Woods, whose charity foundation is benefited by the PGA Tour event played at Congressional Country Club, made an erratic start after teeing off at the 10th, recording five bogeys in his first nine holes to reach the turn in four-over 39.

He then dropped further shots at the second and third, where he found a greenside bunker with his approach, before finding his groove on a difficult layout to inch his way a little higher up the leaderboard.

Woods sank birdie putts from inside five feet at the fourth, seventh and eighth to come home in a highly creditable one-under 35.

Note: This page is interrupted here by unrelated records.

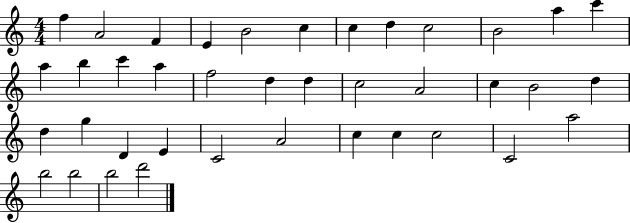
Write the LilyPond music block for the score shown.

{
  \clef treble
  \numericTimeSignature
  \time 4/4
  \key c \major
  f''4 a'2 f'4 | e'4 b'2 c''4 | c''4 d''4 c''2 | b'2 a''4 c'''4 | \break a''4 b''4 c'''4 a''4 | f''2 d''4 d''4 | c''2 a'2 | c''4 b'2 d''4 | \break d''4 g''4 d'4 e'4 | c'2 a'2 | c''4 c''4 c''2 | c'2 a''2 | \break b''2 b''2 | b''2 d'''2 | \bar "|."
}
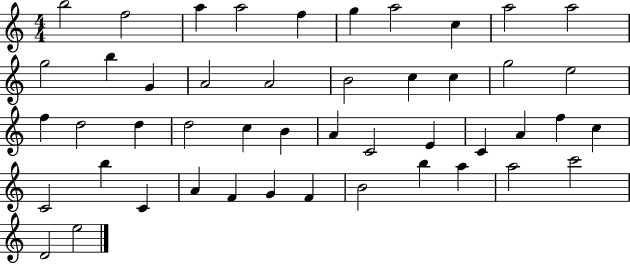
{
  \clef treble
  \numericTimeSignature
  \time 4/4
  \key c \major
  b''2 f''2 | a''4 a''2 f''4 | g''4 a''2 c''4 | a''2 a''2 | \break g''2 b''4 g'4 | a'2 a'2 | b'2 c''4 c''4 | g''2 e''2 | \break f''4 d''2 d''4 | d''2 c''4 b'4 | a'4 c'2 e'4 | c'4 a'4 f''4 c''4 | \break c'2 b''4 c'4 | a'4 f'4 g'4 f'4 | b'2 b''4 a''4 | a''2 c'''2 | \break d'2 e''2 | \bar "|."
}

His overall statistics were something of a mixed bag as he hit nine of 14 fairways and reached 10 of 18 greens in regulation while scrambling a par only once in seven attempts when out of position.

“I made so many little mistakes,” said the 38-year-old American, who won this tournament in 2009 and 2012. “But I played a lot better than the score indicated, which is good.”

Asked how he felt physically after ending a three-month absence from the PGA Tour, Woods replied: “I had no issues at all. No twinges, no nothing. It felt fantastic.

“I unfortunately have been in my career on the sidelines enough, so it’s always fun to come back out here and play against these guys, the best players in the world . . . and see what I can do.”

Woods has been increasingly plagued by injuries in recent seasons as the wear and tear of years on the tour have begun to take a toll.

He failed to finish the PGA Tour’s Honda Classic at Palm Beach Gardens in early March, quitting after 13 holes in his final round, then tweaked his back again on the last day of the WGC-Cadillac Championship in Miami just one week later.

Woods pulled out of the Arnold Palmer Invitational, a key lead-up tournament he has won eight times, in the hope that he could play at the Masters before he opted to undergo surgery on March 31.

He ended up missing the Masters, in April, and the US Open at Pinehurst earlier this month but will compete in the year’s third Major, the British Open at Hoylake, from July 17th-20th.

Australian Greg Chalmers was the early leader at Congressional on Thursday, birdies on his last three holes propelling him to a five-under-par 66.